Inédit. « Affaire des écoutes » : de la prison ferme requise pour Sarkozy

Mardi 8 décembre, des peines de 4 ans de prison, dont 2 fermes ont été requises contre Nicolas Sarkozy, son avocat Thierry Herzog et le haut magistrat Gilbert Azibert dans le procès de l’affaire « des écoutes », ou dite « Paul Bismuth ». Dans l’histoire judiciaire française, la condamnation d’un ancien chef d’État pour corruption est inédite.

mercredi 9 décembre 2020

Crédits : Marie William / AFP

C’est devant la 32ème chambre correctionnelle de Paris, ce mardi 8 décembre à 19h, les peines de 4 ans de prison, dont 2 fermes, ont été requises pour Nicolas Sarkozy, l’ancien président de la République, pour des faits de « corruption » et de « trafic d’influence » - délits passibles de 10 ans de prison. La même peine a été retenue contre l’ancien haut magistrat, Gilbert Azibert, ainsi que pour l’avocat de l’ex-chef d’État, Thierry Herzog, qui lui écope en plus d’une interdiction d’exercer pendant 5 ans. Le procès « Paul Bismuth », le premier pour l’ex-président de la République, qui a commencé le 23 novembre, est historique dans l’histoire judiciaire française, puisque c’est la première fois qu’un ancien chef d’État est jugé pour faits de « corruption ».

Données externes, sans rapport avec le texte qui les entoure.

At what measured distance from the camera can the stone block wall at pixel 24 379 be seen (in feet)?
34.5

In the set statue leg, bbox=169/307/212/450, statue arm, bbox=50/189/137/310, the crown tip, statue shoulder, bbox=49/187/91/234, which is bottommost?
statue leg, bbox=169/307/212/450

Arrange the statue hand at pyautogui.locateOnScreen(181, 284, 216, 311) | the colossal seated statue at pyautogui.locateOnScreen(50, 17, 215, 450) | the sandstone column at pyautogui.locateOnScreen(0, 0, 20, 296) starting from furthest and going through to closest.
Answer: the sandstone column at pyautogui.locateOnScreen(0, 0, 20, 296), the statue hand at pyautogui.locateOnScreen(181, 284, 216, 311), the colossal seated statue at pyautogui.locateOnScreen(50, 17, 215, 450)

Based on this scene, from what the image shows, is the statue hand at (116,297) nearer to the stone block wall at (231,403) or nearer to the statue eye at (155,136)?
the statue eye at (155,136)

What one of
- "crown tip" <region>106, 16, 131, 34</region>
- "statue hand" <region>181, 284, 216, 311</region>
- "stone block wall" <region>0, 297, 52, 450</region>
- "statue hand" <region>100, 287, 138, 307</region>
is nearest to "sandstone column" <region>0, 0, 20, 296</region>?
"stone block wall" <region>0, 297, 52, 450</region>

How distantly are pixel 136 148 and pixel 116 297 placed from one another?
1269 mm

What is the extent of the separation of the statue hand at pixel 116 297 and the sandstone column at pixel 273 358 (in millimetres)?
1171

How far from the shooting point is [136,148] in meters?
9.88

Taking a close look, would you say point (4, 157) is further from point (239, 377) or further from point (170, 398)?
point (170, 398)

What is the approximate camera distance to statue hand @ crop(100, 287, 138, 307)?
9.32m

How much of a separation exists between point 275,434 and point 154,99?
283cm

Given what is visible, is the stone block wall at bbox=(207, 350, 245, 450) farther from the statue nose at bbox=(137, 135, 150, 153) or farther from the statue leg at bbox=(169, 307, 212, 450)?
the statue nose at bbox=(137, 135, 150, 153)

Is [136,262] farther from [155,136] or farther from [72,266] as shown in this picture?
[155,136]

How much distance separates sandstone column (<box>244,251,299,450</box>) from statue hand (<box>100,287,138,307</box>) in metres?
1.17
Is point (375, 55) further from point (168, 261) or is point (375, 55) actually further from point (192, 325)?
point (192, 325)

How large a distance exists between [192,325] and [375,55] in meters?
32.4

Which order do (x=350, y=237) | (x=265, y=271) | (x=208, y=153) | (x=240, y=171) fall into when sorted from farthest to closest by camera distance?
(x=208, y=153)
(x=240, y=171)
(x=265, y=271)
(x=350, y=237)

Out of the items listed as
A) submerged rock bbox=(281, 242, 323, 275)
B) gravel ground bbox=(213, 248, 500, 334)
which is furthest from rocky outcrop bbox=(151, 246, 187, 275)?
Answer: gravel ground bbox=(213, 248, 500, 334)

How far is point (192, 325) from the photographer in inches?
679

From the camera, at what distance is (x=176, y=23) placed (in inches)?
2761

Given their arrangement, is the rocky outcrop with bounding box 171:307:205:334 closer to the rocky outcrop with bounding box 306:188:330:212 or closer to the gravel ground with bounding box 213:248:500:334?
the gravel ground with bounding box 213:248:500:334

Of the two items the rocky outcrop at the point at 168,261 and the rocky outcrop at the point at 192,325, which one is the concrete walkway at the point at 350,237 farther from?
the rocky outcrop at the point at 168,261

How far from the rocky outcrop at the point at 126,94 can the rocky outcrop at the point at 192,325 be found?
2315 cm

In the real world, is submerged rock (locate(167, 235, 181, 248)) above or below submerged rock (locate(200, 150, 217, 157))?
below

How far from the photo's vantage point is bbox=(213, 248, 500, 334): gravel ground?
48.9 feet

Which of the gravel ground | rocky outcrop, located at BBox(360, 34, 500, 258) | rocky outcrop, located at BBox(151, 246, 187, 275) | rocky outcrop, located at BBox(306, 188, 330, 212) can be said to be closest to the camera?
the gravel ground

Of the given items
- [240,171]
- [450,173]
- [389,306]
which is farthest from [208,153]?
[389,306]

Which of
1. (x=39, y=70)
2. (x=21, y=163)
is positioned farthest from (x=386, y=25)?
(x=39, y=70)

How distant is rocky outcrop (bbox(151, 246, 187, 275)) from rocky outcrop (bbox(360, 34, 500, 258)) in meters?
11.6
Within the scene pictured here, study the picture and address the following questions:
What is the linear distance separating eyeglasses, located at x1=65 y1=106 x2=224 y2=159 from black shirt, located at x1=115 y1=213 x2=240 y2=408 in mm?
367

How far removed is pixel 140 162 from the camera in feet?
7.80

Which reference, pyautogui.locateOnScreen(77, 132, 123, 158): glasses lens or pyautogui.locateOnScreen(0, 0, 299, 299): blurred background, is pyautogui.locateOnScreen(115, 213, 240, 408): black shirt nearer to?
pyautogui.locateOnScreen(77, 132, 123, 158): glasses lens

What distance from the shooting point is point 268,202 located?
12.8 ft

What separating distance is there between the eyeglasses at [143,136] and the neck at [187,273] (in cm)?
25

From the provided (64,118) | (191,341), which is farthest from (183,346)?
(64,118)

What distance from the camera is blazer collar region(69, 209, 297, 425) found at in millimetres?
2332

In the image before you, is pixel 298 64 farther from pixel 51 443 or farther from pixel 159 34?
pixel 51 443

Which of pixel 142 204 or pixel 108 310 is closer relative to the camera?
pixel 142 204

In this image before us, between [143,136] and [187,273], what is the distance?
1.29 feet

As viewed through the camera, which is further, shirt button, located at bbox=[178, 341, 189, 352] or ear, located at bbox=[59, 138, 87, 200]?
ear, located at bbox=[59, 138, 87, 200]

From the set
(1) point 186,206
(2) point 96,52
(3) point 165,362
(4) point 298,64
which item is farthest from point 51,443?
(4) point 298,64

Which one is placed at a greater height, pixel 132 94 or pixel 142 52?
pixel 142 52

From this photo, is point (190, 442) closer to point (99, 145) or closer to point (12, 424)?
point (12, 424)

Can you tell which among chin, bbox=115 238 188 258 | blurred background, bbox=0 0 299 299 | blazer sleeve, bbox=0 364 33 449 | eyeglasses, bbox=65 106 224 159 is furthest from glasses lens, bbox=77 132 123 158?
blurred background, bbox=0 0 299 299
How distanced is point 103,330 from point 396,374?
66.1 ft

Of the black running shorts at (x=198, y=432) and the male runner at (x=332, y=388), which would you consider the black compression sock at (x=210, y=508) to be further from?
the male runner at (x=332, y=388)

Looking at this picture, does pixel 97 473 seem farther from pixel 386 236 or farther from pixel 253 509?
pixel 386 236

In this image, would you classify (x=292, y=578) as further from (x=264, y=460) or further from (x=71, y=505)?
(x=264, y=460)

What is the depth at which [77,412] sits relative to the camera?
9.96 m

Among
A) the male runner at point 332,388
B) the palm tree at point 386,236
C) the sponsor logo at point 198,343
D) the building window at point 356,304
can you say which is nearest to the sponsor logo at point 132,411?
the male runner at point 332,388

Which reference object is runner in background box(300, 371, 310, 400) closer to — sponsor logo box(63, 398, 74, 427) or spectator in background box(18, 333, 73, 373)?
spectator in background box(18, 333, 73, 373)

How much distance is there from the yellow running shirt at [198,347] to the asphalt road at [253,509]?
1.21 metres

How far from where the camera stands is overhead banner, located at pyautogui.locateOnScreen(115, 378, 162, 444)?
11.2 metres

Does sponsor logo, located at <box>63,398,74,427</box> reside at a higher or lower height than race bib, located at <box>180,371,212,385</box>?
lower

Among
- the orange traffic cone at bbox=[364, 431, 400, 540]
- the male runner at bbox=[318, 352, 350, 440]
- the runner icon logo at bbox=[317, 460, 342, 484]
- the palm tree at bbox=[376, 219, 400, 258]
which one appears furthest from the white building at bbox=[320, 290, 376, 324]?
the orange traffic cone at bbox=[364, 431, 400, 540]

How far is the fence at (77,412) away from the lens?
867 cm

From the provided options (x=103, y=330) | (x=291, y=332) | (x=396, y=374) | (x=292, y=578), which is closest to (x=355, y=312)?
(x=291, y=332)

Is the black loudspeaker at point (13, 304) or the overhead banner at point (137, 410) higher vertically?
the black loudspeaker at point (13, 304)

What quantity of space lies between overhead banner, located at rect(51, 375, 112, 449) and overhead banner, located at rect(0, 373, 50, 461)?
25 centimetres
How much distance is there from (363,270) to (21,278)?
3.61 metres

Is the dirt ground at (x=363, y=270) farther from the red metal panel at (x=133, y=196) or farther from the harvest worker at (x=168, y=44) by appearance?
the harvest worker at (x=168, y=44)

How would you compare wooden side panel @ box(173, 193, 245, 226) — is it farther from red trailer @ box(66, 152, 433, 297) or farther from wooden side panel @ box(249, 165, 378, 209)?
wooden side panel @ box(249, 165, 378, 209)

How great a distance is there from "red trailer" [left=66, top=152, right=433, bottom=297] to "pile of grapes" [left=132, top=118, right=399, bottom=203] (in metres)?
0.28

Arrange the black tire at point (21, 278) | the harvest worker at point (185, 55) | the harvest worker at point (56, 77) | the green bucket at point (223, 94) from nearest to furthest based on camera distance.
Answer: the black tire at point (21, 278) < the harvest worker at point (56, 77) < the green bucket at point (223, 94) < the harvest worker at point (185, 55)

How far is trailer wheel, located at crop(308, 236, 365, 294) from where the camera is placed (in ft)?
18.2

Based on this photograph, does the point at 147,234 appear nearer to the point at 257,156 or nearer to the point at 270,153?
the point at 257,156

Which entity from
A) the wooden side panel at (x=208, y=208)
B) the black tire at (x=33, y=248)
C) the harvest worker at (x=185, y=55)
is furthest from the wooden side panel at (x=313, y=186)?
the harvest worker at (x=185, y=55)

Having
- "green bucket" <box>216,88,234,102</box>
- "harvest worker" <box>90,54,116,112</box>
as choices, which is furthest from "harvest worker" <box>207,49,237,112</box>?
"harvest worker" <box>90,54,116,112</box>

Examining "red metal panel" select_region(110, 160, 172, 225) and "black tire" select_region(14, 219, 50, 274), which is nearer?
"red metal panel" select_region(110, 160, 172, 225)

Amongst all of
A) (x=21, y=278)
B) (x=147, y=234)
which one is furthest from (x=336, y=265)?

L’affaire des écoutes, dite « Paul Bismuth », remonte à 2013, soit un peu plus d’un an après la fin du mandat de Sarkozy, après que celui-ci ait été placé sur écoute téléphonique par les juges d’instruction en charge de l’affaire des financements libyens. Seulement, après que des enregistrements concernant l’affaire des financements libyens entre l’ex-ministre de l’Intérieur, Brice Hortefeux et l’ancien patron de la police judiciaire de Paris, Christian Flaesh fuitent dans la presse, les coups de téléphones passés par Sarkozy sur sa ligne officielle deviennent brefs et concis.

Et c’est en surveillant cette ligne officielle que les juges en charge de l’enquête ont découvert que Sarkozy communiquait avec son avocat, Thierry Herzog, sur une deuxième ligne, confidentielle cette fois ci, ouverte en janvier 2014. S’étant équipés de téléphones avec SIM pré-payés, sous de fausses identités, celui de Sarkozy étant au nom de Paul Bismuth, les deux hommes tentent de passer outre l’écoute judiciaire, celle-ci ayant été prolongée dans le cadre de l’affaire libyenne.

Révélée par le journal Le Monde, cette nouvelle affaire implique un troisième protagoniste, Gilbert Azibert alors premier avocat à la Cour de Cassation. Les échanges téléphoniques officieux entre Sarkozy et Herzog révèlent en effet que celui-ci leur transmettait des informations concernant deux procédures judiciaires en cours impliquant l’ex-chef d’État, à savoir l’affaire Bettencourt et l’affaire Tapie. Celui-ci, étant en fin de carrière à la magistrature, cherche à obtenir le poste de conseiller d’État à Monaco et demande donc à l’avocat de Sarkozy s’il pourrait être pistonné en échange. Plusieurs échanges téléphoniques révélés ensuite témoignent de la volonté de Sarkozy et son avocat de lui donner « un coup de pouce », comme en témoigne cet extrait d’un article de Médiapart, datant du 25 février 2014 :

Nicolas Sarkozy : « Je voulais te dire, pour que tu puisses le dire à Gilbert Azibert, j’ai rendez-vous à midi avec Michel Roger, le ministre d’État de Monaco.  »
Thierry Herzog : «  Ministre d’État ouais, bon bah super, bah je vais l’appeler maintenant.  »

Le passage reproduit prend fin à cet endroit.